Дни напролет я проводил в парке Монсо. В знойные летние дни этот небольшой парижский парк напоминает оазис среди пустыни. Попадать сюда с опаленных зноем улиц, в этот благоухающий рай, где каждый уголок наполнен пьянящими запахами стриженой травы, щедрого полива, – при сорокоградусной жаре это казалось сущим блаженством. Хотелось часами сидеть в тенистой прохладе столетних платанов. Прохлаждаться в тиши и свежести можно было до бесконечности. В какой-то момент даже трудно становилось перебороть в себе состояние какого-то бездумного, благодушного пренебрежения ко всему на свете. Недаром говорят, что бесшабашность – сестра благодати. О чем все забывают, так это о том, что достается она отнюдь не за какие-то особые заслуги. Чаще всего просто так, ни за что ни про что. Этому учил, кажется, еще Августин Блаженный. Не здесь ли выход? – спрашивал я себя. Во дни сомнений и тягостных раздумий это действительно казалось спасением…

В вечерние часы я цедил в парковой тени дешевенький коньяк «He

К концу недели жара в городе стояла несносная. В парк я отправился раньше обычного. Асфальт обжигал подошвы мокасин. Казалось, еще немного – и тротуар под ногами начнет плавиться, как воск. Благо, боковые аллеи оставались непокрытыми, просто присыпанными и утрамбованными. На первой же уединенной скамейке в сквере у пруда я открыл прихваченный с собой томик Германа Мелвилла и намеревался скоротать здесь час-другой.

С утра я перечитывал повесть Мелвилла «Билли Бадд, формарсовый матрос», которая подвернулась мне под руку накануне вечером. С первых же страниц повесть чем-то меня поразила. Я сразу порылся в своей скромной домашней библиотеке и откопал кое-что об авторе. Давно замечено, что не последнюю услугу в таких случаях оказывают книжные предисловия, ведь в хаосе современного книгоиздания разобраться всё труднее, и обыкновенные предисловия бывают своевременным подспорьем, потому что они под рукой, а в русских изданиях прошлых лет их помещали чуть ли не в каждой книге. Так я и обнаружил, что судьба Мелвилла чем-то напоминает мою собственную. С этой минуты чтение повести обрело для меня какое-то новое бездонное измерение. Текст захватил меня с головой.

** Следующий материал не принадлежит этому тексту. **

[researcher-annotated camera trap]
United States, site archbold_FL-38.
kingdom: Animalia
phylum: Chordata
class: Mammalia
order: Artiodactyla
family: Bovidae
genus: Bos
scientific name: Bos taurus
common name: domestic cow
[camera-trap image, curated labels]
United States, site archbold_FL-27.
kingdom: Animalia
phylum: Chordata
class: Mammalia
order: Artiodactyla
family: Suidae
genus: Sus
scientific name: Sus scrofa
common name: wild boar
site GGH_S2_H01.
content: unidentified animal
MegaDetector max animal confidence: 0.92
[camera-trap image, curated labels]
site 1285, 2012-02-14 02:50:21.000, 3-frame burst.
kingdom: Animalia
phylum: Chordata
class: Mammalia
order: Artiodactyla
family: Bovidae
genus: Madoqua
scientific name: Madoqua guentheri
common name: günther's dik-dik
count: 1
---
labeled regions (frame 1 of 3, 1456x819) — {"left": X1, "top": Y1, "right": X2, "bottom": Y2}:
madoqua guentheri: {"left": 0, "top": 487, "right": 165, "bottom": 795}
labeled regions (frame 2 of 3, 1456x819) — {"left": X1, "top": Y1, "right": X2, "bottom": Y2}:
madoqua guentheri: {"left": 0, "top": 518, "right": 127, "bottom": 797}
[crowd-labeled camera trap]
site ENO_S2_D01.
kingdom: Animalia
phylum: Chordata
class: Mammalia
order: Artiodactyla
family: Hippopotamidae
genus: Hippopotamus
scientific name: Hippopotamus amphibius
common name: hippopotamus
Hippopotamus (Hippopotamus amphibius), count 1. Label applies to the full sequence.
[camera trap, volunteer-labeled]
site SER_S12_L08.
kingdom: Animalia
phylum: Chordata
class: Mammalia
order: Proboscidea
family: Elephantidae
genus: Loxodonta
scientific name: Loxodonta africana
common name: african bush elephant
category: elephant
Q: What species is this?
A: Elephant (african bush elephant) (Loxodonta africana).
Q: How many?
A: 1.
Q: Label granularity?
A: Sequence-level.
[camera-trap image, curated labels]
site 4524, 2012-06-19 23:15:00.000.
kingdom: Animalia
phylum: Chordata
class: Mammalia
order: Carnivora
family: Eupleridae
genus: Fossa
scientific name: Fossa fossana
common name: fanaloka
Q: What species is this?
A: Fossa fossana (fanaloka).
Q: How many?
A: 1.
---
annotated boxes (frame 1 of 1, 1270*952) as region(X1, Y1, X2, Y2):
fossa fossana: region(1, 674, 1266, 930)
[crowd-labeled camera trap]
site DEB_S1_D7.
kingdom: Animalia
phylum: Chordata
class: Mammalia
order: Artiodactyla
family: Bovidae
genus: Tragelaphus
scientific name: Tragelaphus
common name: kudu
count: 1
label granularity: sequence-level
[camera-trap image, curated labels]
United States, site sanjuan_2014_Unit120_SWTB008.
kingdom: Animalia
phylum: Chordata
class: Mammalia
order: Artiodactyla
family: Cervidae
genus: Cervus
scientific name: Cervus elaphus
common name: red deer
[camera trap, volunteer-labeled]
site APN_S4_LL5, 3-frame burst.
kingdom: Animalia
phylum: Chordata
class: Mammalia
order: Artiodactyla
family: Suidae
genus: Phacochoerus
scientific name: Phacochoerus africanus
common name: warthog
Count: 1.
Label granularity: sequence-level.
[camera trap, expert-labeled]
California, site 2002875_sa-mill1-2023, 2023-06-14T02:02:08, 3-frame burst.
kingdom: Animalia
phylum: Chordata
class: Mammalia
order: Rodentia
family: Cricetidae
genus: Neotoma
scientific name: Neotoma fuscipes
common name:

Я вдруг испытывал странное и по-своему мучительное удовольствие. Так бывает, когда обнаруживаешь родство с незнакомым человеком. С Мелвиллом меня роднило не только изгойство и какое-то врожденное аутсайдерство, но что-то такое, чего мне даже не удавалось сформулировать. Мне казалось, что мы вполне могли бы оказаться братьями, появись мы на свет в одну эпоху, в одной стране. Но больше всего удивляло, пожалуй, то, что такой вот ювелирной работы текст, который я сегодня перелистывал и который представлял собой без сомнения вершину письменной культуры, увидел свет лишь через тридцать лет после кончины автора. Не приговор ли это всей пресловутой мировой культуре, в том смысле, как мы ее понимаем и превозносим?